[Directions] Every line below containing the word "SIZE" should be found and copied.

[Input records]
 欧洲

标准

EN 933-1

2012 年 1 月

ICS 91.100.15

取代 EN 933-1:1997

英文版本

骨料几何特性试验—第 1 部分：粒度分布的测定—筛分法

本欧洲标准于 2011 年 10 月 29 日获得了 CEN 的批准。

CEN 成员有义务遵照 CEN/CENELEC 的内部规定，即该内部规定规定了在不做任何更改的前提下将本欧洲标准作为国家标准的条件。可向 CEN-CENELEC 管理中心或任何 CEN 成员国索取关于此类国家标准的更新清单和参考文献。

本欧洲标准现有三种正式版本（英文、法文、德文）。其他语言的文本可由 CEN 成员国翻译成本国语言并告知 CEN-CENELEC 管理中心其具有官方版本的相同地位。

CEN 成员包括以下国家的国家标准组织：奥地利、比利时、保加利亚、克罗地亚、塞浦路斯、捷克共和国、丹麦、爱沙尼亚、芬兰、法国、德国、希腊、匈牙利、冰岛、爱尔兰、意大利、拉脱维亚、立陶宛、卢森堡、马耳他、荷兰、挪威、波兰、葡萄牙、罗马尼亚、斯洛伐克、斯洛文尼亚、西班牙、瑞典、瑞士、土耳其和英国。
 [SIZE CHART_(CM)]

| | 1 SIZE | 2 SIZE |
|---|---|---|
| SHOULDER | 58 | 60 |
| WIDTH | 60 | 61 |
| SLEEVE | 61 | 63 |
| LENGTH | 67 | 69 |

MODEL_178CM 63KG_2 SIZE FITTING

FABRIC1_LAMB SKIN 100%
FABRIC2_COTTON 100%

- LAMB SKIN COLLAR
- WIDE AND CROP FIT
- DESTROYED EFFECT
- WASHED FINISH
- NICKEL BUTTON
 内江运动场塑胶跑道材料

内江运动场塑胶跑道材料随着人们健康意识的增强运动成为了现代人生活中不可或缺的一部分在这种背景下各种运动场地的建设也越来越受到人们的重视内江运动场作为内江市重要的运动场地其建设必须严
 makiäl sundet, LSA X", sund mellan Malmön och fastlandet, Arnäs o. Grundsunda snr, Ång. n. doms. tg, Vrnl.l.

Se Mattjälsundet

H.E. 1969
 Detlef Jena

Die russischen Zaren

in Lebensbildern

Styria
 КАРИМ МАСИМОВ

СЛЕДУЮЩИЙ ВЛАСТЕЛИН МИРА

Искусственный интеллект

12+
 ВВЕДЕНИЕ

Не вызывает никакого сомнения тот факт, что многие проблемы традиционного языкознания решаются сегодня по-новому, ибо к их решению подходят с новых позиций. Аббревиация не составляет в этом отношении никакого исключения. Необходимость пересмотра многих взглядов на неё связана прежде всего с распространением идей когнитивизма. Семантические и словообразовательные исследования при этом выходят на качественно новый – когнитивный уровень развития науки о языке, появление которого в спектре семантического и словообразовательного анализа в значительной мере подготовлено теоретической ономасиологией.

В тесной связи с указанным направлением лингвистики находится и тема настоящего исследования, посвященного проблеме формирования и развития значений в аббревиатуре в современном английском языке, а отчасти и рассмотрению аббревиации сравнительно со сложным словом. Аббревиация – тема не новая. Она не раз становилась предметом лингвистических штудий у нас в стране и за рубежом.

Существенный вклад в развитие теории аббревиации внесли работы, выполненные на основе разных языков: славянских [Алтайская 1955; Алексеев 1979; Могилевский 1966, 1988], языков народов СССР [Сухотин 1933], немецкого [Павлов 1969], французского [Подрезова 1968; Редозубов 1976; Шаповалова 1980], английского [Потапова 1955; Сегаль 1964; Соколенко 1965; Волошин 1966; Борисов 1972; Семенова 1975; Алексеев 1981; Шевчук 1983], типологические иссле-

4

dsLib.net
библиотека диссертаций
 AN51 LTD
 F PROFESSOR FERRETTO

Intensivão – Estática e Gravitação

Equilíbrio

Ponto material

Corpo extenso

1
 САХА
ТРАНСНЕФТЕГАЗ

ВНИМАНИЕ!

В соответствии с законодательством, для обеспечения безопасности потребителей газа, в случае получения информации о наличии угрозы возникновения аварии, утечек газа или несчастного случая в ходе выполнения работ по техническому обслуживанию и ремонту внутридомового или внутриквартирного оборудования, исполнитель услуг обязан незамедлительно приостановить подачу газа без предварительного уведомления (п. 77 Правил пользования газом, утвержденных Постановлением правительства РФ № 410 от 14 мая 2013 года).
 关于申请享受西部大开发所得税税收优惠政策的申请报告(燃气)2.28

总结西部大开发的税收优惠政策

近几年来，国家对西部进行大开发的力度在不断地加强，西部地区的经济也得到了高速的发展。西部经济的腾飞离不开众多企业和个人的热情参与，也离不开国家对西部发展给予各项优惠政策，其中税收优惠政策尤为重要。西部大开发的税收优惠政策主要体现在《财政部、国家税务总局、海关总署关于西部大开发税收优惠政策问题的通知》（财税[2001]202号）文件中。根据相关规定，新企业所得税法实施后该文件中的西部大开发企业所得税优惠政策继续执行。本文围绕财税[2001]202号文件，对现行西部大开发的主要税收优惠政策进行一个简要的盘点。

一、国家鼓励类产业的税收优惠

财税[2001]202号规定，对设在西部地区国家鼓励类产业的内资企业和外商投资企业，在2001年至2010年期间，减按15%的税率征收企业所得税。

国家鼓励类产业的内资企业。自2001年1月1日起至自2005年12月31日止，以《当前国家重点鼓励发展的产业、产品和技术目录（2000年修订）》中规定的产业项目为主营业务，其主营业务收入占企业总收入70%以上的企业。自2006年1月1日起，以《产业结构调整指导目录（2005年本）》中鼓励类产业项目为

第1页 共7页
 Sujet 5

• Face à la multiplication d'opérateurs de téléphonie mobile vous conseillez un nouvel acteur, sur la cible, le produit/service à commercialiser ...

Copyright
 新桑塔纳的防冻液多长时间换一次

[Answer for this exercise]
 [SIZE CHART_(CM)]
| | 1 SIZE | 2 SIZE |
MODEL_178CM 63KG_2 SIZE FITTING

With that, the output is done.